The word magic, my imaginary friend, conjures up mental images that run the gamut from Harry Potteresque to stage-magician-sawing-a-lady-in-half – perhaps my title is not aptly chosen. For who among us does not weary of the new-agey earnestness of spell casting books, cries of “it was magical’ applied to every conceivable posting on social media – and, after all, all we not all a little tired of illusion and sleight-of-hand, especially as practised by politicians?

 

Forgive my foray into the dictionary here – the Oxford Dictionary of English, naturally – which offers up these predictable definitions of magic in numbers one and number two places, respectively:

The power of apparently influencing events by using mysterious or supernatural forces.

Mysterious tricks, such as making things disappear and reappear, performed as entertainment.

 

But scroll a little further, and you will find this:

 

A quality of being beautiful and delightful in a way that seems remote from daily life.

 

Worth repeating, that one; “a quality of being beautiful and delightful in a way that seems remote from daily life.” For this is what I mean when I speak of magic, and wild magic carries an aura of unpredictability about it as well.
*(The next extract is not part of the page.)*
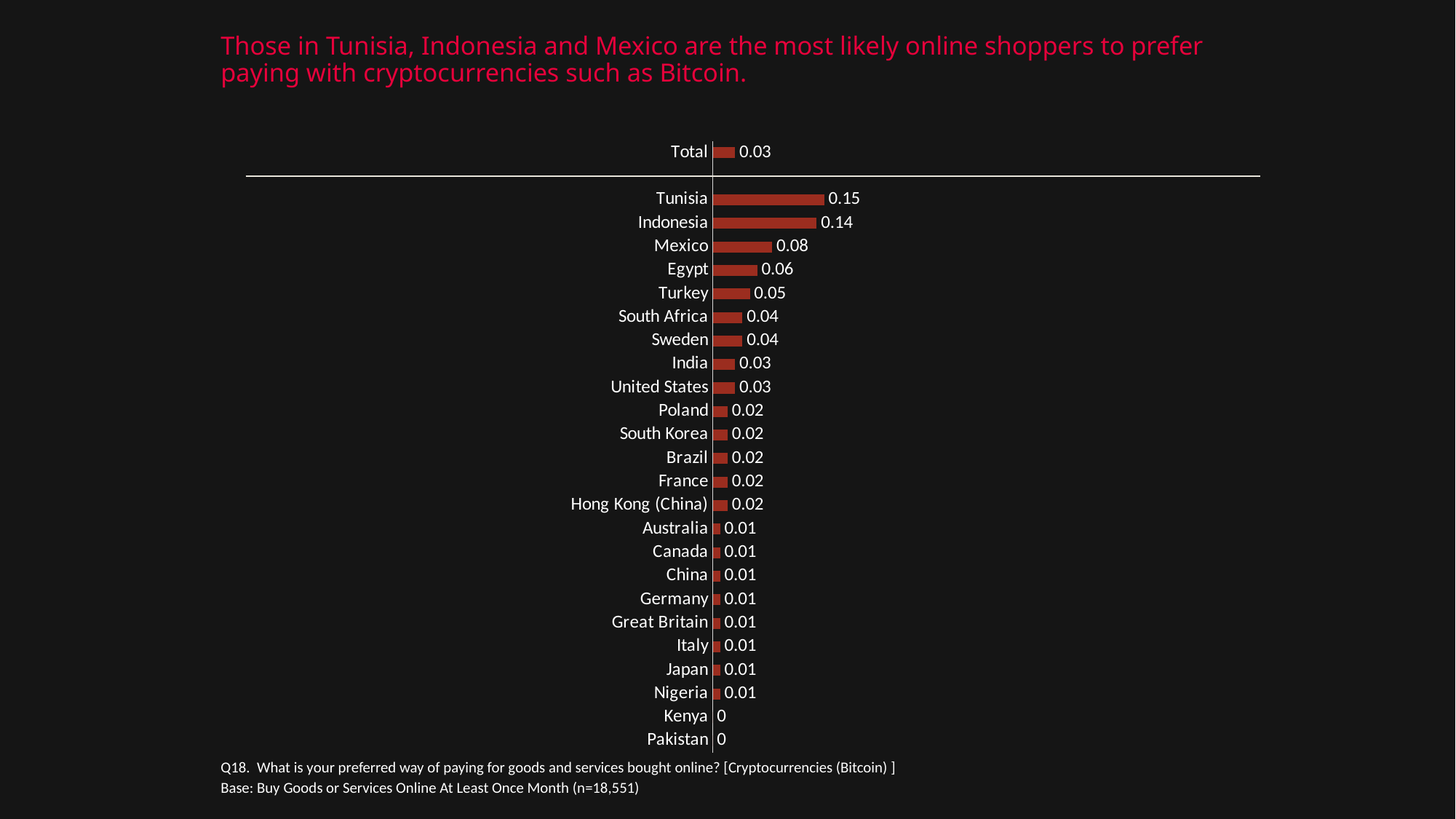
Which has a larger value, Egypt or Poland? Egypt Which country has the highest value? Tunisia What is the value for Tunisia? 0.15 What is the value for Mexico? 0.08 How many countries are listed below the Total bar? 24 What is the value shown for Total? 0.03 Which has a larger value, Turkey or South Africa? Turkey What kind of chart is shown on the slide? Bar chart What is the difference between the values for Mexico and Egypt? 0.02 Which two countries show a value of 0? Kenya and Pakistan What is the difference between the values for Tunisia and Indonesia? 0.01 What is the value for Sweden? 0.04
The writer Guy Gavriel Kay speaks of this in his books of the Fionavar Tapestry, where he writes that wild magic introduces the element of randomness, which brings choice to the lives of all creatures…for without that randomness (both good and evil) we should be condemned to live out our scripts precisely as the playwright wrote them.

 

Where words fail me, I resort to imagery of one kind of a wild magic, for here is place that seems far from the troubles and cares of everyday life, where beauty and delight reside in every turn of the path.

 

Wild Magic

 

I suspect, though, that there are many kinds of wild magic – surely falling in love is one? Falling in love, making a friend, the company of animals of all kinds, the energy of the sunrise, the mystery of the stars…Shared smiles, small kindnesses, a good book or a compelling movie, the act of listening to another with one’s full attention, silence when required and speaking out when imperative…A sense of joy and wonder at the world, tempered by the recognition that our striving for justice and fairness must never cease, for that very randomness of the wild magic means that other beings may need our care and attention.

 

The world could use a little more wild magic, I believe, though one does not require a wand or a book of spells to summon it. It resides in all of us, somewhere – though perhaps some places are more conducive than others to rekindling that sense of wonder. And as beautiful and remote from daily life it may be, in the end, one ought remember it in every day …for this, this is what brings meaning to our lives. May you have wild magic, my friends.